▶ **Records to use**
━━━━━━━━
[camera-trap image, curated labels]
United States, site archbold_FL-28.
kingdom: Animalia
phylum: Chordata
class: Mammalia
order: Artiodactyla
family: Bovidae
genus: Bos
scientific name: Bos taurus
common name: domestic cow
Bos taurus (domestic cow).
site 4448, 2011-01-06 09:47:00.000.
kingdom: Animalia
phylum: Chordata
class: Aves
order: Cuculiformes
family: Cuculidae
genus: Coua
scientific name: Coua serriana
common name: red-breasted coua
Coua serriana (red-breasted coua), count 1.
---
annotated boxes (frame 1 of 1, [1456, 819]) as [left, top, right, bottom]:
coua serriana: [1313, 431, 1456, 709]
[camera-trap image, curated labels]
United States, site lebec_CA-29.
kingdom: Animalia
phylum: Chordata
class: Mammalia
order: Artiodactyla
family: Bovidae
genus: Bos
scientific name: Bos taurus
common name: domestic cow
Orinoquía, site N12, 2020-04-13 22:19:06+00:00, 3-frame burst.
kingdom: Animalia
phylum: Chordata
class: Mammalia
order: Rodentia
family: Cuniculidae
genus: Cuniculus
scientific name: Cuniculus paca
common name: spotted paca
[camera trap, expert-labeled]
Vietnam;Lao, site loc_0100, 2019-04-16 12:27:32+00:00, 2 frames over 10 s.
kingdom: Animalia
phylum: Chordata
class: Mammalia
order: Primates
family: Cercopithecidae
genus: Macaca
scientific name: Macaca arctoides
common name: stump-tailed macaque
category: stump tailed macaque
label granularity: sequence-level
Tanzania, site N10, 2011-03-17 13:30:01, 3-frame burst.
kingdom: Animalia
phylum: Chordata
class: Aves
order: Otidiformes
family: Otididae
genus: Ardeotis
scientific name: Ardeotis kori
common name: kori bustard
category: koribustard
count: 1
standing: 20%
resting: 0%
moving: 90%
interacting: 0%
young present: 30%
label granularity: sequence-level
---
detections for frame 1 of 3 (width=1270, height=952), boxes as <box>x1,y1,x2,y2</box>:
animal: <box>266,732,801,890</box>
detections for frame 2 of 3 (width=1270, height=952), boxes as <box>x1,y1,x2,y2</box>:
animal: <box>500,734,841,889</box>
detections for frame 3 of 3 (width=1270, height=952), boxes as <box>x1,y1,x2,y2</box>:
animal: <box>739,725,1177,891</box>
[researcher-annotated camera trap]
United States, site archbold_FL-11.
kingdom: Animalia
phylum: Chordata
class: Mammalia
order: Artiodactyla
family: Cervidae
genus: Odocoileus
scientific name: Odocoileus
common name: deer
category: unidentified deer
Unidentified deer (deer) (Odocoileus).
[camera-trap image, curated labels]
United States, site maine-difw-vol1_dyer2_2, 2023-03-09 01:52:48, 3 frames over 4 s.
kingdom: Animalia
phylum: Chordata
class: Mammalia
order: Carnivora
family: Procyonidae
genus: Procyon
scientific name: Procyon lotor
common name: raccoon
━━━━━━━━
▶ **Exercise instructions**
The lines holding the string "United" are what is needed from the material above.

▶ **Answer to this problem**
United States, site archbold_FL-28.
United States, site lebec_CA-29.
United States, site archbold_FL-11.
United States, site maine-difw-vol1_dyer2_2, 2023-03-09 01:52:48, 3 frames over 4 s.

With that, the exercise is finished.